India tops global crypto adoption despite regulatory hurdles: Chainalysis report
India has once again emerged as the global leader in cryptocurrency adoption for the second consecutive year, according to the latest Chainalysis Global Crypto Adoption Index for 2024. Despite strict regulations, including high taxes and restrictions on foreign exchanges, India continues to see widespread participation in digital assets, showcasing resilience in the country’s growing cryptocurrency ecosystem.

India leads in crypto adoption
India ranked first out of 151 countries in the 2024 Chainalysis report, maintaining its top position from 2023. Indian investors have continued engaging with both centralized and decentralized finance (DeFi) platforms despite regulatory challenges such as the 30% capital gains tax and a 1% tax deducted at source (TDS) on crypto transactions. This activity highlights the country's strong interest in digital assets.
India received $143 billion in crypto inflows from July 2023 to June 2024, placing second in the Central and Southern Asia and Oceania (CSAO) region behind Indonesia, which received $157 billion. CSAO as a whole accounted for $750 billion in crypto assets over the same period, making up 16.6% of global crypto activity.
Offshore exchange restrictions and workarounds
In December 2023, India’s Financial Intelligence Unit (FIU) issued show-cause notices to nine offshore cryptocurrency exchanges, including Binance, Kraken and KuCoin, for non-compliance with anti-money laundering laws. The FIU also blocked access to these platforms for Indian users. However, many investors found ways to bypass these restrictions, continuing to access these exchanges via pre-downloaded apps.
Despite these regulatory hurdles, Binance and KuCoin have since re-entered the Indian market after paying fines and complying with local laws. Binance settled a $2.25 million fine in June 2024, while KuCoin resolved a $41,000 penalty in March 2024.

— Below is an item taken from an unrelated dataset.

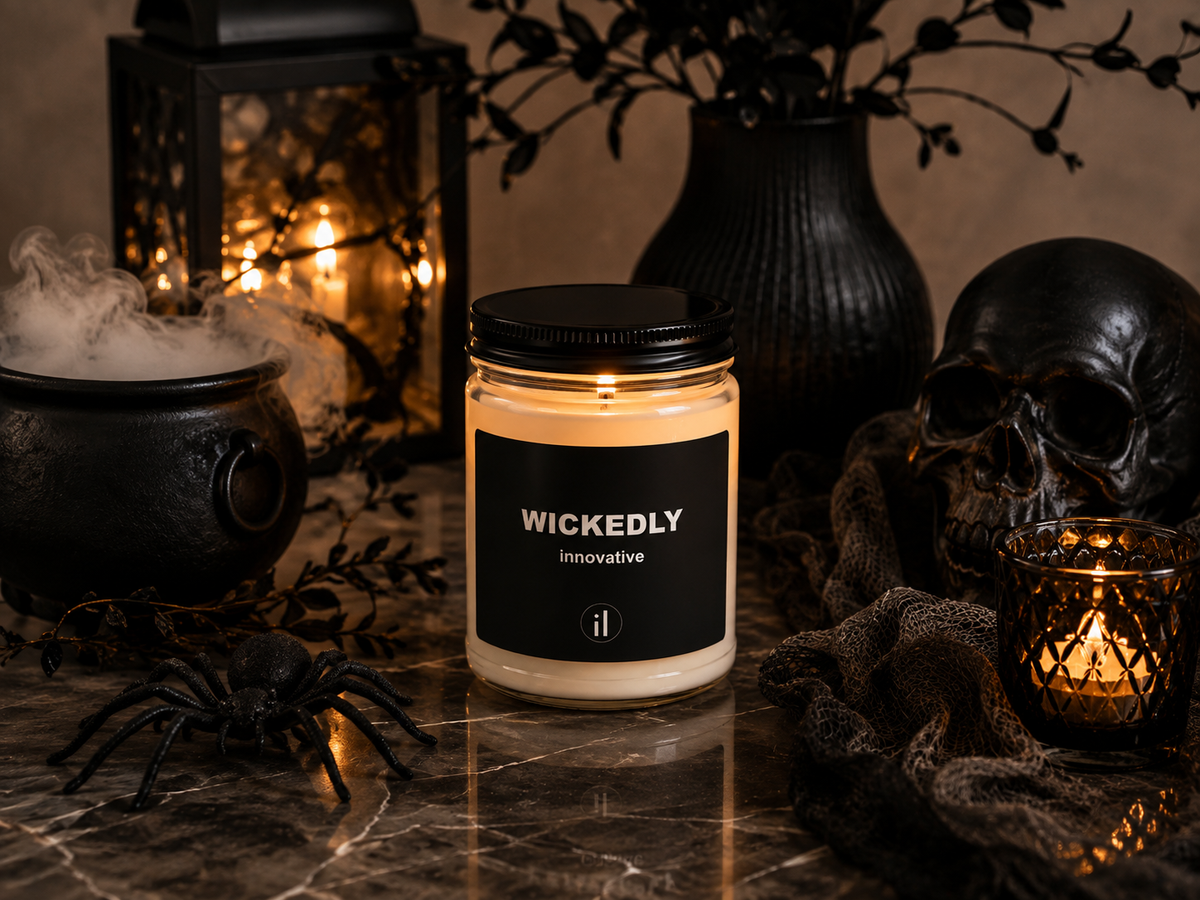 Soy Candle | Wickedly Innovative™ | Wicked iNNOVATION Collection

Indonesia’s rapid growth in crypto
Indonesia on the other hand has emerged as the fastest-growing crypto market in the CSAO region, climbing four places to third in the global rankings. The country experienced a nearly 200% year-over-year increase in crypto activity, driven primarily by retail investors seeking alternative investments such as meme coins. Indonesia received $157.1 billion in crypto inflows during the 12-month period, reflecting strong engagement with decentralized finance services.
Broader regional trends
Seven of the top 20 countries in Chainalysis’ adoption index come from the CSAO region, including Vietnam, the Philippines and Pakistan. This growth is fueled by investment opportunities and an embrace of digital assets as new financial tools. Countries with lower purchasing power tend to have higher adoption rates, with retail-sized transactions making up a significant portion of activity.
India’s resilient crypto market
Despite regulatory challenges, India’s crypto market continues to thrive. The government's strict policies have done little to dampen enthusiasm for digital assets. Chainalysis found that investors remained committed to crypto, even as the country enforces strict tax policies. India’s high adoption rate reflects strong demand and adaptability in the market.
Future outlook for India’s crypto ecosystem
India’s leadership in crypto adoption is expected to continue. The FIU is reviewing applications from more foreign exchanges, with at least two expected to be approved by the end of 2025. As the regulatory landscape evolves, clearer guidelines could encourage further growth and innovation in the digital asset space.